The key now is to determine if this instability is transitory – a phase of logical adaptation in the passage to a new regime – or if it is a sign that the scheme faces structural limitations. If the market manages to “accommodate” and rates find a level of balance consisting of projected inflation (which today is 25% per year), the impact on the real economy and fiscal accounts will be moderate. But if Volatility becomes the normor if the rate is stabilized above 50%the cost will be elevated: investment drop, credit increase and greater pressure on the interest spending of the Treasury.
Volcker lessons … and warnings
The aggregate control scheme is not new. At the beginning of the 80s, the Federal Reserve Bajo Paul Volcker applied a similar regime to contain two digit inflation. The result was a combination of falling inflation, severe recession and historically high interest rates. Subsequently, the regime was abandoned in favor of interest rate goals, more effective in stabilizing expectations.

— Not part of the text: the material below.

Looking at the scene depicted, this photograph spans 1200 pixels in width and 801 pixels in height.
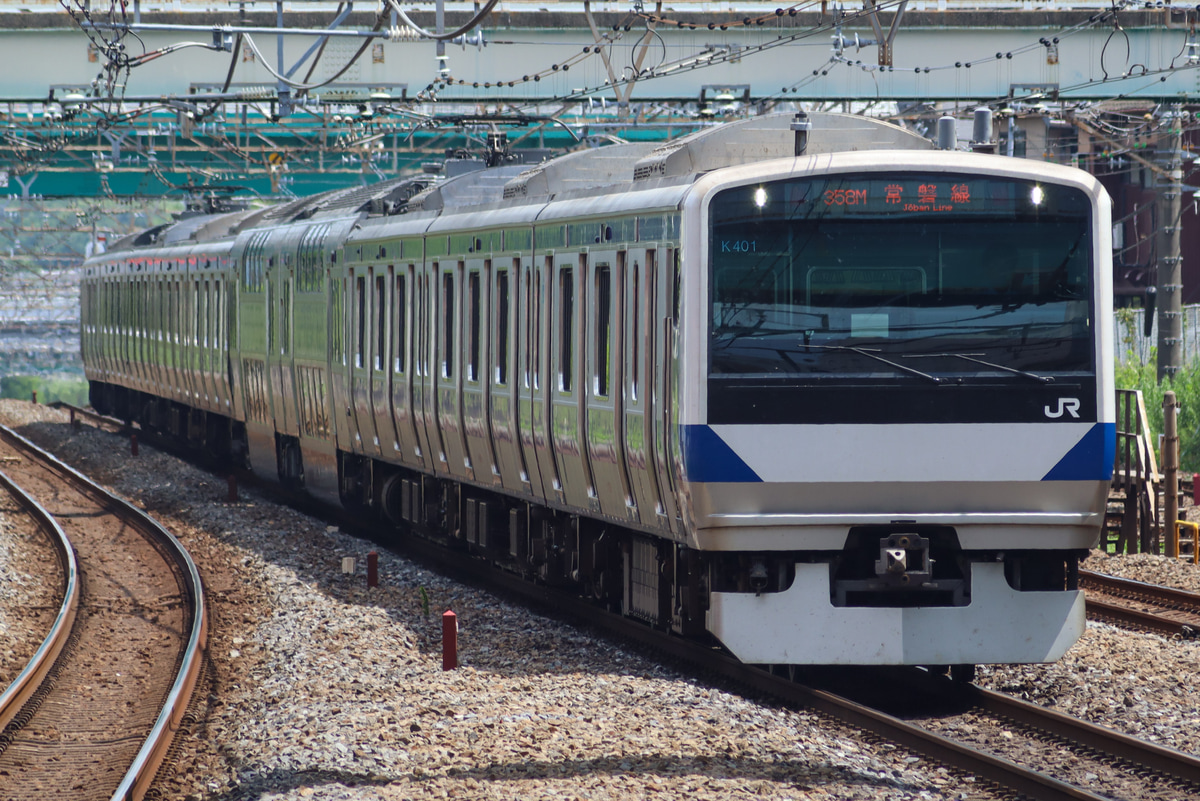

At the time, the former governor of the Central Bank of Canada, Gerald Bouey, summarized with irony the limits of this approach: “We did not abandon monetary aggregates. They abandoned us”.
What follows?
The BCRA bets that the control of the amount of money will reduce structural inflation without the need to set artificially high rates. But, when the market determines the rate, also accept the costs of greater volatility. For now, the transition shows more shocks than certainties. And the question is whether the market will find its new balance before monetary noise is transferred to the real economy.